Andere Länder zögern

Die Frage, was mit Ausländern geschehen soll, die sich vor allen in Syrien Jihadisten angeschlossen hatten, beschäftigt derzeit viele europäische Länder. Anfang März sorgte der Fall der aus Großbritannien stammenden IS-Anhängerin Shamima Begum für Aufsehen. Sie bat darum, nach Großbritannien zurückkehren zu dürfen, zeigte in Interviews aber keine Reue für Anschläge des IS. Die britische Regierung erkannte ihr die Staatsangehörigkeit ab und verweigerte ihr die Rückkehr. Shamima Begums kurz darauf in einem Flüchtlingslager geborenes Baby starb nach wenigen Wochen. Wie viele Kinder ausländischer IS-Kämpfer sich derzeit in Syrien aufhalten, ist unklar. Hilfsorganisationen gehen davon aus, dass in den Flüchtlingslagern des Landes mehr als 3.500 Kinder ausländischer Abstammung leben.

Frankreichs Präsident Emmanuel Macron hatte am Freitag bei einem Treffen mit einer Delegation der Syrischen Demokratischen Kräfte (SDF) versprochen, Frankreich werde sie beim "Umgang mit festgenommenen terroristischen Kämpfern und ihren Familien" unterstützen. Mitte März hatte die Regierung in Paris bereits fünf Kindern die Rückkehr erlaubt.

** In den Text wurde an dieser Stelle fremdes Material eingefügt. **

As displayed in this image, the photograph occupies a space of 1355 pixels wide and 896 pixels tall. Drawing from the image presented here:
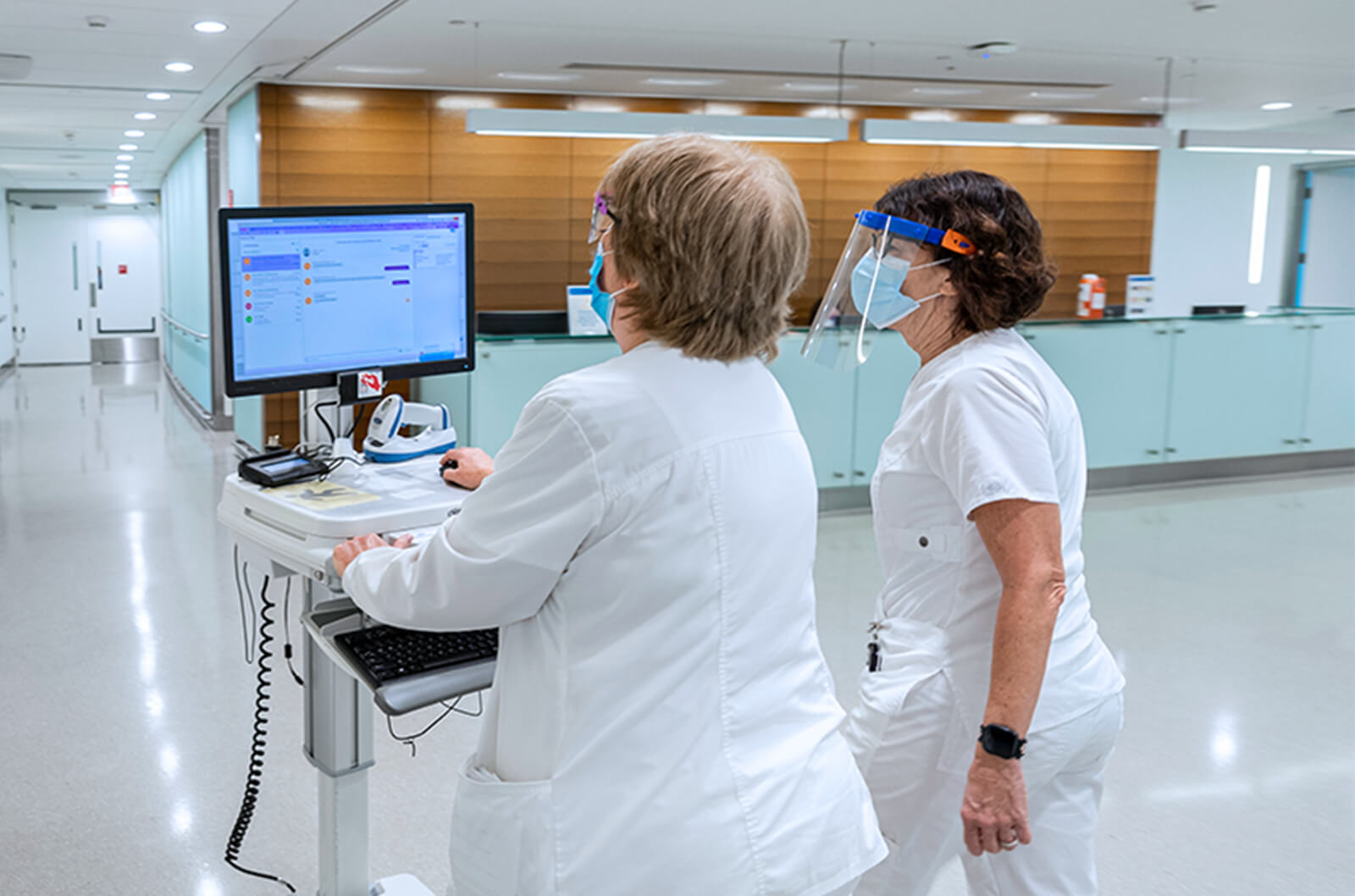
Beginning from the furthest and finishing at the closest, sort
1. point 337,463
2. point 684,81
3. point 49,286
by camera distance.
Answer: point 49,286 < point 684,81 < point 337,463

Österreichische Regierung eher ablehnend

Aus Österreich halten sich laut Bundesamt für Verfassungsschutz und Terrorismusbekämpfung (BVT) knapp 100 "Foreign Fighters" in Kriegsgebieten auf. Rund 30 Prozent davon besitzen auch die österreichische Staatsbürgerschaft. Innenminister Herbert Kickl (FPÖ) will vermeiden, sie nach Österreich zurückzuholen. Die Regierung will den konsularischen Schutz für nach Österreich zurückkehrende IS-Kämpfer streichen. Allerdings ist Österreich grundsätzlich rechtlich verpflichtet, österreichische Staatsbürger zurückzunehmen. Laut Experten besteht keine Möglichkeit, den Kämpfern die Staatsbürgerschaft aufgrund der Zugehörigkeit zu einer Terrororganisation abzuerkennen, bzw. erst nach einem abgeschlossenen Verfahren in Österreich. Laut Gesetz ist die Entziehung der Staatsbürgerschaft dann möglich, wenn der Betroffene dadurch nicht staatenlos wird - also bei mehreren Staatsbürgerschaften.